## Texte extrait
Tout comme le mémoire dont il est issu, cet ouvrage s’inscrit dans la foulée de la jeune historiographie des « femmes dans l’absence ». Pour réaliser cette étude se situant à la croisée de l’histoire régionale et de l’histoire des femmes, Bouchard emprunte aux techniques de l’histoire orale afin de saisir la réalité du quotidien de ces Charlevoisiennes qui ont vécu les départs ponctuels mais réguliers de leur époux entre les années 1940 et 1980. Dix-sept femmes âgées entre 65 et 90 ans ont été questionnées sur les migrations saisonnières de leur époux – ou de leur père – et leurs répercussions sur les aspects économiques, familiaux et communautaires de leur quotidien. Ces trois aspects font chacun l’objet d’un chapitre.

Le premier chapitre, qui s’attarde à la « contexture géoéconomique charlevoisienne » (p. 17), nous fait comprendre l’importance de la pluriactivité et des migrations saisonnières de nombreux Charlevoisiens afin d’assurer la subsistance de leur famille. En effet, même si le territoire de Charlevoix recèle des ressources naturelles diversifiées avec ses terres agricoles, ses rivages et son couvert forestier, celles-ci n’ont qu’un potentiel restreint. Essentiellement « terre de roches » (p. 12), l’espace charlevoisien n’offre qu’une agriculture difficile et limitée, ce qui force les hommes à se tourner vers la navigation ou la coupe forestière comme activités de subsistance principales. S’ensuivent d’incessants allers-retours périodiques des hommes entre la paroisse d’origine et l’extérieur, réaménageant au passage l’organisation familiale, alors que le chef de famille est appelé à s’absenter cycliquement. Dans de nombreux villages charlevoisiens où partir est moins un choix qu’une nécessité économique, travailler à l’extérieur de la paroisse devient « presque une norme » (p. 31), transformant ainsi saisonnièrement certains villages charlevoisiens en paroisses de femmes.

## Extraits de données
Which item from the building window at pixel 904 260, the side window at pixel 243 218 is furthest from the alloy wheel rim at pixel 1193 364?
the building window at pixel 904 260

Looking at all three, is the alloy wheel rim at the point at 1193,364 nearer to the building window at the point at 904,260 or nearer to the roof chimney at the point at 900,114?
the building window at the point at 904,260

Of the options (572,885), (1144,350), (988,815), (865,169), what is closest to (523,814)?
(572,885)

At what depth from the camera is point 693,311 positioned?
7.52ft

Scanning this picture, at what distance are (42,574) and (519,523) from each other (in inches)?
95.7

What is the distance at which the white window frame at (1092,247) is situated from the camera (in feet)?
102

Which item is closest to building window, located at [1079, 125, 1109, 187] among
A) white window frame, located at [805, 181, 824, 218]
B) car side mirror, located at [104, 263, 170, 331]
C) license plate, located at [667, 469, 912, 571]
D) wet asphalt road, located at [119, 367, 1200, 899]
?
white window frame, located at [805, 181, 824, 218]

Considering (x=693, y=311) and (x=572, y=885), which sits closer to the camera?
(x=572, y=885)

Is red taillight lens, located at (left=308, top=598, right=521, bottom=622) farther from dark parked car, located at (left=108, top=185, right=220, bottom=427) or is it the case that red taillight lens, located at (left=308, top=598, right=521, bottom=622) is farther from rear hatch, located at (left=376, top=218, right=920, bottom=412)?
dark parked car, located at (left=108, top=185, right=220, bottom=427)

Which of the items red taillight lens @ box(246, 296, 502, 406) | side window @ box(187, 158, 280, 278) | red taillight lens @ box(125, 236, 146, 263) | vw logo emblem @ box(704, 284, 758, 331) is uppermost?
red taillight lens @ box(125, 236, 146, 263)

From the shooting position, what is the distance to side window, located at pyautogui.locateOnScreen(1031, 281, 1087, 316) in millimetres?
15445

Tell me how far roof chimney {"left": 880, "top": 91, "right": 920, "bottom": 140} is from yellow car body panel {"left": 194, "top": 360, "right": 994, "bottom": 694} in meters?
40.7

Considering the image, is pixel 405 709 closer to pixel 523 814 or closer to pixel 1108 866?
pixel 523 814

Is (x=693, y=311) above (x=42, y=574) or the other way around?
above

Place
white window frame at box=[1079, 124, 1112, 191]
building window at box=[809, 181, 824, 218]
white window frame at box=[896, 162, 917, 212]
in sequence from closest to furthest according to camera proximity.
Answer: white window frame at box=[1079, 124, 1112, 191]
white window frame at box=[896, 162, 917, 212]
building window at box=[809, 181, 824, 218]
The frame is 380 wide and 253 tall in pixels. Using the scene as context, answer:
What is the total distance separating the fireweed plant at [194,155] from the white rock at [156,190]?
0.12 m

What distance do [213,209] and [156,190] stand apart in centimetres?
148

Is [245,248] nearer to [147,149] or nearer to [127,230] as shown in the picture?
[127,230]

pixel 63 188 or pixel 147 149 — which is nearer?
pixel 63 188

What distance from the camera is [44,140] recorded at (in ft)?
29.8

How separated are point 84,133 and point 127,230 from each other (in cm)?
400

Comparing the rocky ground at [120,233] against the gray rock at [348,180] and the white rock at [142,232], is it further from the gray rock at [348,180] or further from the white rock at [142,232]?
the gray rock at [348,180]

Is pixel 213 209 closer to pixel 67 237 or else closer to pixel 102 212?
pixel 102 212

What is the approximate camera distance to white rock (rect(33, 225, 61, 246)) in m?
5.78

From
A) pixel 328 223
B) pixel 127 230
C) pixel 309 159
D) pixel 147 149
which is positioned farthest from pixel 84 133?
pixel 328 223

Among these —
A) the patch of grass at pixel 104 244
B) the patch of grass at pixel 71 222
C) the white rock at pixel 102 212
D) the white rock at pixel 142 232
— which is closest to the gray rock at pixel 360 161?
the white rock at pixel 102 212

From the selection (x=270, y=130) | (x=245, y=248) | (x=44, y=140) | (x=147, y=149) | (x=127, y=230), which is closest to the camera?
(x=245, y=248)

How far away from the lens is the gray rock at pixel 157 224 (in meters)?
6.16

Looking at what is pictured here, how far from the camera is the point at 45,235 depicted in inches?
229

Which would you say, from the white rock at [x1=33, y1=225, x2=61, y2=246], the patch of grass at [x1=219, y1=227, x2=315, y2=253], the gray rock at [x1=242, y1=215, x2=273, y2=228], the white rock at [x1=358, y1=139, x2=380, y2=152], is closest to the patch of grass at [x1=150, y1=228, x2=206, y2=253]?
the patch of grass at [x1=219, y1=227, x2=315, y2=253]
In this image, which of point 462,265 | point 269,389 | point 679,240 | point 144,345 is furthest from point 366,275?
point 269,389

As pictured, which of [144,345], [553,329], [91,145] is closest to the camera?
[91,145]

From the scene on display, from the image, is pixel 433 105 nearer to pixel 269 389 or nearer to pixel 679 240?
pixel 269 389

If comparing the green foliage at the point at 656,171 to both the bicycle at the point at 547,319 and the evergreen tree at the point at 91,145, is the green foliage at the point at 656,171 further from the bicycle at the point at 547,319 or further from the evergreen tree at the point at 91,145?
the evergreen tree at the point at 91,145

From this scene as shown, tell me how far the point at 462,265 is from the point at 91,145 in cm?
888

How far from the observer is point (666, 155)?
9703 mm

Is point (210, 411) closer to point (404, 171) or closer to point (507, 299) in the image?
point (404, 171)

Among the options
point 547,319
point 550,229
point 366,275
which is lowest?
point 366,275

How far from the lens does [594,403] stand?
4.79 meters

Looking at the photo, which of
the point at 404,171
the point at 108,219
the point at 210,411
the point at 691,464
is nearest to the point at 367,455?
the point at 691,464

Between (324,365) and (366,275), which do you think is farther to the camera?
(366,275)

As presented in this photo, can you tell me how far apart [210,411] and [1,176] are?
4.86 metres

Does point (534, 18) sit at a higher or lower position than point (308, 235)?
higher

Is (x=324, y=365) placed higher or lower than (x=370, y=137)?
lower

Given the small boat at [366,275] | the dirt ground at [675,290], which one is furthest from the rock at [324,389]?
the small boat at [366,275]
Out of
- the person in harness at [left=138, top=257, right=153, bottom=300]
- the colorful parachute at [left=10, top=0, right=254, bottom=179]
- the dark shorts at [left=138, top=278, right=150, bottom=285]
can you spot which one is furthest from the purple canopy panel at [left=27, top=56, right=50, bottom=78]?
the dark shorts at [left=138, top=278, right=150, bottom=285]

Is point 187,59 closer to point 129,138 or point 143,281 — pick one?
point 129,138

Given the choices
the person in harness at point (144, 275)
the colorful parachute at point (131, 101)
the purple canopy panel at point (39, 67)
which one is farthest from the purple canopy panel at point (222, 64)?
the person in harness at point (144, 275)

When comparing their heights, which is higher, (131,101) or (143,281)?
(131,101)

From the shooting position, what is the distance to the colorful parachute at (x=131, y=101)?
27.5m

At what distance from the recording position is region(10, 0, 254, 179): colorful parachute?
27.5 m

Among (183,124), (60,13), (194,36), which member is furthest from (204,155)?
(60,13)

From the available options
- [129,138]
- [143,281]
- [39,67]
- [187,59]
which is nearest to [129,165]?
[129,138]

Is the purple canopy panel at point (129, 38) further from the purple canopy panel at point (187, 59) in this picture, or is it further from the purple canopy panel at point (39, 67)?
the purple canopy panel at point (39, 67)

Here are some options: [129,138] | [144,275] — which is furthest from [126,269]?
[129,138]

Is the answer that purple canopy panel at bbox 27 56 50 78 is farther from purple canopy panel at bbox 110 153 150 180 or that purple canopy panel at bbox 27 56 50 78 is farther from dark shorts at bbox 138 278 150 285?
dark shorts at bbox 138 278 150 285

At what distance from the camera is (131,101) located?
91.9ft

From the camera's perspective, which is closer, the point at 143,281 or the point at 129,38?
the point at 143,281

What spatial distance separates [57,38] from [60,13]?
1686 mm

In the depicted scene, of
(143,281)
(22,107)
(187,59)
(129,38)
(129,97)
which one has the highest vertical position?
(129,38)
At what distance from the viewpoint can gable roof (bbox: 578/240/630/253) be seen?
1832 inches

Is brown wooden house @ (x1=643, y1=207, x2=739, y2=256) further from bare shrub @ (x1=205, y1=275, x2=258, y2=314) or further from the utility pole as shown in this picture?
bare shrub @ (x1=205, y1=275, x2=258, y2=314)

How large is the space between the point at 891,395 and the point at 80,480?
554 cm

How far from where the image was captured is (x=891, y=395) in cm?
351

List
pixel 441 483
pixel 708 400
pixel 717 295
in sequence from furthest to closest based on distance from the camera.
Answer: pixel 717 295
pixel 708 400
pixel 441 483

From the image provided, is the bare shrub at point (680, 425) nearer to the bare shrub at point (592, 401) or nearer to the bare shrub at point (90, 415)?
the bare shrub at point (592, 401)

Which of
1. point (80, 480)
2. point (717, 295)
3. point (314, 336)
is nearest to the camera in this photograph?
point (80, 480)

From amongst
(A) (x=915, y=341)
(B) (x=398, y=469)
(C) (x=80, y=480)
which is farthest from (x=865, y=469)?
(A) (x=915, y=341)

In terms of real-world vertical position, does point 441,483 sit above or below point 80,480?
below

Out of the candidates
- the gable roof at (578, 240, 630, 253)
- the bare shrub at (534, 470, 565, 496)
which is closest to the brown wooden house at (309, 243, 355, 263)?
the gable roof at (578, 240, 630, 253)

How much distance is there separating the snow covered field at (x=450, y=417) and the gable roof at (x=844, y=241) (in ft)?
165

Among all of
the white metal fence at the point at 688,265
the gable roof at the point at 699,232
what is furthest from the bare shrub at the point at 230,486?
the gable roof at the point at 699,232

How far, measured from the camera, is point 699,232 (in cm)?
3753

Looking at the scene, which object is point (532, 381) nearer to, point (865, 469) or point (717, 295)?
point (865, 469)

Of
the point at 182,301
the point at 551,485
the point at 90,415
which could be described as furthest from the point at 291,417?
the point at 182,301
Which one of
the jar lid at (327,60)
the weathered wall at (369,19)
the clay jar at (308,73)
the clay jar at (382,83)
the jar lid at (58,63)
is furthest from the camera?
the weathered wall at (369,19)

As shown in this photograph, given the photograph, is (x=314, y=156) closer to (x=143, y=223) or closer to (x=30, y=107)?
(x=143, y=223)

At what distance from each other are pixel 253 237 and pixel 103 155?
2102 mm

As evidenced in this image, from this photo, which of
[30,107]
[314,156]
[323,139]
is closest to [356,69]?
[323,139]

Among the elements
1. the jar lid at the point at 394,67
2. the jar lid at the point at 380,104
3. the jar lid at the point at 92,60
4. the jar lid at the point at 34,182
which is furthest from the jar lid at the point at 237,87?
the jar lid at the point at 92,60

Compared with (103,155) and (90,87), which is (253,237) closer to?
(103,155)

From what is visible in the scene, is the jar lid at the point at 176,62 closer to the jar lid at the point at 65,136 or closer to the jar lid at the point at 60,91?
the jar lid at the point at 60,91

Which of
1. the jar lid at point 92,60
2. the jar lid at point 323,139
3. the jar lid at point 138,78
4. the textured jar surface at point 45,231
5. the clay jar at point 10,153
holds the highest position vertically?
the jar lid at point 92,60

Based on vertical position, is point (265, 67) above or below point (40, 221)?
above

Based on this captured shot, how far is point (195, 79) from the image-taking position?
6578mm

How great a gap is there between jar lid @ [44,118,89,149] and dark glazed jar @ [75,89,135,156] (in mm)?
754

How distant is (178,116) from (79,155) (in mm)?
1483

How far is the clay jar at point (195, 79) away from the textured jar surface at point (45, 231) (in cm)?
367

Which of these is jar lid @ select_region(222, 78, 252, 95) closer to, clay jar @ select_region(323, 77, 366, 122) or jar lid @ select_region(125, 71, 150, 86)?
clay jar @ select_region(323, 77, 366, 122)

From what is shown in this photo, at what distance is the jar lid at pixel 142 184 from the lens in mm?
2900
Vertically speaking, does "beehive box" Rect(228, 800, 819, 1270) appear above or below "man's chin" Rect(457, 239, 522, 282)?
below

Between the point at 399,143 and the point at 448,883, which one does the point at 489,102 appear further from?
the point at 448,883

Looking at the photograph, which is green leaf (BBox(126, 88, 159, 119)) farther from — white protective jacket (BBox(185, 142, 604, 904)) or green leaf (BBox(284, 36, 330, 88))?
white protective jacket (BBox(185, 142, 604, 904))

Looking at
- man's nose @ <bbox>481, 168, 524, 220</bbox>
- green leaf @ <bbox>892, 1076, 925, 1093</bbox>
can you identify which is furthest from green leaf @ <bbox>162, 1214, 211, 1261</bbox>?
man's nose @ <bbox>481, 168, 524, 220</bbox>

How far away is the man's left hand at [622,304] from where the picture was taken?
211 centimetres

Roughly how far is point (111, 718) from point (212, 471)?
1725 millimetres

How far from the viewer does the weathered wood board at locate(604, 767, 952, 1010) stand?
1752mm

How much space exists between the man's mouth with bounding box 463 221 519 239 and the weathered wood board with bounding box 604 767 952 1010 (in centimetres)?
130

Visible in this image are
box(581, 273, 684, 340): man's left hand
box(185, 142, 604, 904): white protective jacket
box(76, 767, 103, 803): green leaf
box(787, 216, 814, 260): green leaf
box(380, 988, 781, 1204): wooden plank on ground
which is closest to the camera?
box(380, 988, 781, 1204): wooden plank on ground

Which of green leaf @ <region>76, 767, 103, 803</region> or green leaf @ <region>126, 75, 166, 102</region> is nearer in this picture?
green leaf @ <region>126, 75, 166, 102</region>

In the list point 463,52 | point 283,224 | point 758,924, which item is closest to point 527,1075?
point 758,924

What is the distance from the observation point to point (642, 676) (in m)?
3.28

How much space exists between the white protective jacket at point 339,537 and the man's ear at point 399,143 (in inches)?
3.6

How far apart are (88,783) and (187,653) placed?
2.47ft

## Travail demandé
#1 Reproduisez le passage du texte extrait allant de « Tout comme le » jusqu’à « l’objet d’un chapitre. » inclusivement, en substituant « femmes de Charlevoix » à « Charlevoisiennes ».
#2 D’après le texte extrait, entre quelles années les Charlevoisiennes étudiées ont-elles vécu les départs de leur époux ?
Le matériel ne présente aucun lien avec le texte extrait.

## Réponses par consigne
#1
Tout comme le mémoire dont il est issu, cet ouvrage s’inscrit dans la foulée de la jeune historiographie des « femmes dans l’absence ». Pour réaliser cette étude se situant à la croisée de l’histoire régionale et de l’histoire des femmes, Bouchard emprunte aux techniques de l’histoire orale afin de saisir la réalité du quotidien de ces femmes de Charlevoix qui ont vécu les départs ponctuels mais réguliers de leur époux entre les années 1940 et 1980. Dix-sept femmes âgées entre 65 et 90 ans ont été questionnées sur les migrations saisonnières de leur époux – ou de leur père – et leurs répercussions sur les aspects économiques, familiaux et communautaires de leur quotidien. Ces trois aspects font chacun l’objet d’un chapitre.

#2 Entre les années 1940 et 1980.